Setelah itu Ia bertemu Mayor Jenderal Harada dan Harada menawarkan kerjasama dengan Hatta.
Kalau mau, ia akan diberi jabatan penting. Jepang mengharapkan agar Hatta memberikan nasihat yang
menguntungkan. Tapi Hatta memanfaatkan hal ini untuk membela kepentingan rakyat Indonesia.

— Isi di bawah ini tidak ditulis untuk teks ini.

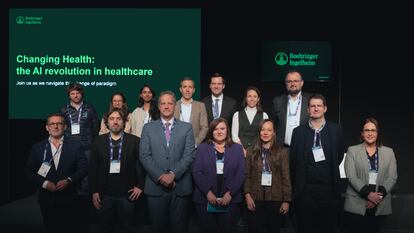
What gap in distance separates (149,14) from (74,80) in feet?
4.15

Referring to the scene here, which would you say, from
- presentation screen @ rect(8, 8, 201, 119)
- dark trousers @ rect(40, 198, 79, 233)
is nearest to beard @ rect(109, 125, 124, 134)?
dark trousers @ rect(40, 198, 79, 233)

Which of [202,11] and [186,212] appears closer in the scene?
[186,212]

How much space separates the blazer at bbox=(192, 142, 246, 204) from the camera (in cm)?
396

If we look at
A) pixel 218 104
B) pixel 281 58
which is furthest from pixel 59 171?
pixel 281 58

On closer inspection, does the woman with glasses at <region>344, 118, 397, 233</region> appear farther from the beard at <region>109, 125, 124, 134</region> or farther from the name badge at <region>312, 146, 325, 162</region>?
the beard at <region>109, 125, 124, 134</region>

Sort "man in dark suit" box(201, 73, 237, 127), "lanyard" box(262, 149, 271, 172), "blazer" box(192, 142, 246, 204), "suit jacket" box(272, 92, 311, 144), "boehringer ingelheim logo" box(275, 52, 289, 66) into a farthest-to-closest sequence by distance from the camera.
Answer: "boehringer ingelheim logo" box(275, 52, 289, 66) → "man in dark suit" box(201, 73, 237, 127) → "suit jacket" box(272, 92, 311, 144) → "lanyard" box(262, 149, 271, 172) → "blazer" box(192, 142, 246, 204)

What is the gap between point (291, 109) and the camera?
15.9 feet

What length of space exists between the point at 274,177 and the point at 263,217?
332 mm

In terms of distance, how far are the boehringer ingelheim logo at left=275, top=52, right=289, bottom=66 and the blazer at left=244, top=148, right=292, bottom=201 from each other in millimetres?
2614

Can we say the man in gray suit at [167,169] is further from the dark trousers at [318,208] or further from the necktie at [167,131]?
the dark trousers at [318,208]

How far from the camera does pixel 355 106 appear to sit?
257 inches
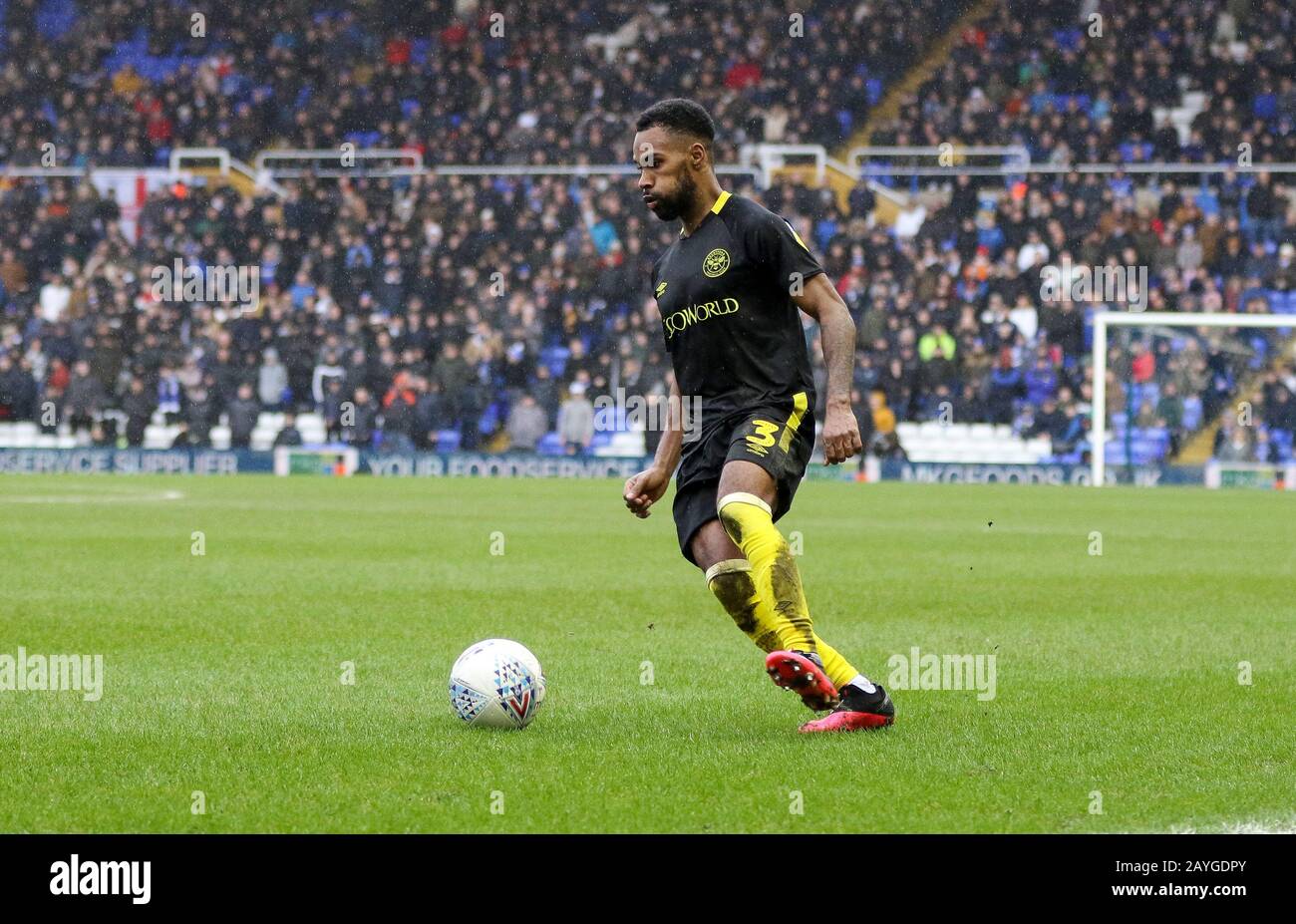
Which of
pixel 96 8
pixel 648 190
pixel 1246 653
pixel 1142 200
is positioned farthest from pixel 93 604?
pixel 96 8

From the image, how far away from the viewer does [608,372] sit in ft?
97.1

Bung Hatta dan para tokoh lain diundang ke Dalat (Vietnam) untuk dilakukan pelantikan sebagai
Ketua dan Wakil Ketua Panitia Persiapan Kemerdekaan Indonesia (PPKI). Badan ini bertujuan untuk
melanjutkan hasil kerja BPUPKI dan menyiapkan pemindahan kekuasaan dari pihak Jepang kepada
Indonesia. Sejarah berdirinya BPUPKI sebenarnya juga merupakan cara Jepang untuk menarik
simpati.

Pelantikan dilakukan secara langsung oleh Panglima Jepang yang menguasai yaitu Asia Tenggara
Jenderal Terauchi. Puncaknya pada 16 Agustus 1945, terjadilah Peristiwa Rengasdengklok hari
dimana Bung Hatta dan Bung Karno diculik kemudian dibawa ke sebuah rumah milik salah seorang
pimpinan PETA yang berada di kota kecil Rengasdengklok. Penculikan ini bertujuan untuk
mempercepat tanggal proklamasi kemerdekaan Indonesia. Hingga akhirnya Indonesia merdeka pada
tanggal 17 Agustus 1945. Sejarah peristiwa Rengasdengklok cukup rumit karena perbedaan pendapat.
Di masa mempertahankan kemerdekaan, sebagai Wakil Presiden, Bung Hatta amat gigih
menyelamatkan Republik dengan cara mempertahankan naskah Linggarjati di Sidang Pleno KNIP di
Malang yang diselenggarakan pada tanggal 25 Februari – 6 Maret 1947. Sejarah perjanjian
Linggarjati mempunyai cerita yang kompleks. Hasilnya, Persetujuan Linggajati diterima oleh Komite
Nasional Indonesia Pusat (KNIP). Ketika saat terjadinya Agresi Militer Belanda I pada 21 Juli 1947,
Hatta dapat meloloskan diri dari kepungan Belanda bersama dengan Gubernur Sumatra Mr. T.
Hassan.

Kemudian, Bung Hatta berhasil memperjuangkan Perjanjian Renville yang akhirnya jatuh jatuhnya
Kabinet Amir dan digantikan oleh Kabinet Hatta. Latar belakang Perjanjian Renville ini perlu
diketahui. Pada era Kabinet Hatta yang dibentuk pada 29 Januari 1948, Bung Hatta menjadi Perdana
Menteri dan juga merangkap jabatan sebagai Menteri Pertahanan. Di akhir tahun 1956, Hatta sudah
tidak sejalan lagi dengan Bung Karno karena dia tidak suka dengan politik memasukkan unsur
komunis dalam kabinet pada waktu itu. Sebelum mundur, dia mendapatkan gelar Doctor Honoris
Causa dari Universitas Gajah Mada

Hatta menghembuskan nafas terakhir tanggal 14 Maret 1980 pukul 18.56 di Rumah Sakit Cipto
Mangunkusumo Jakarta setelah hampir dua minggu dia dirawat di sana. Selama hidupnya, Bung Hatta
telah dirawat di rumah sakit sebanyak enam kali hingga dia meninggal. Tepat keesokan harinya, Hatta
disemayamkan di kediamannya Jalan Diponegoro 57, Jakarta lalu dikebumikan di TPU Tanah Kusir,
Jakarta. Upacara pemakaman ini disambut dengan upacara kenegaraan yang dipimpin secara langsung
oleh Wakil Presiden pada era itu yaitu Adam Malik. Hatta ditetapkan sebagai pahlawan proklamator
pada tahun 1986 oleh ketika Soeharto berkuasa. Pada 7 November 2012, Bung Karno dan Bung Hatta
secara resmi diangkat sebagai Pahlawan Nasional oleh Presiden Susilo Bambang Yudhoyono.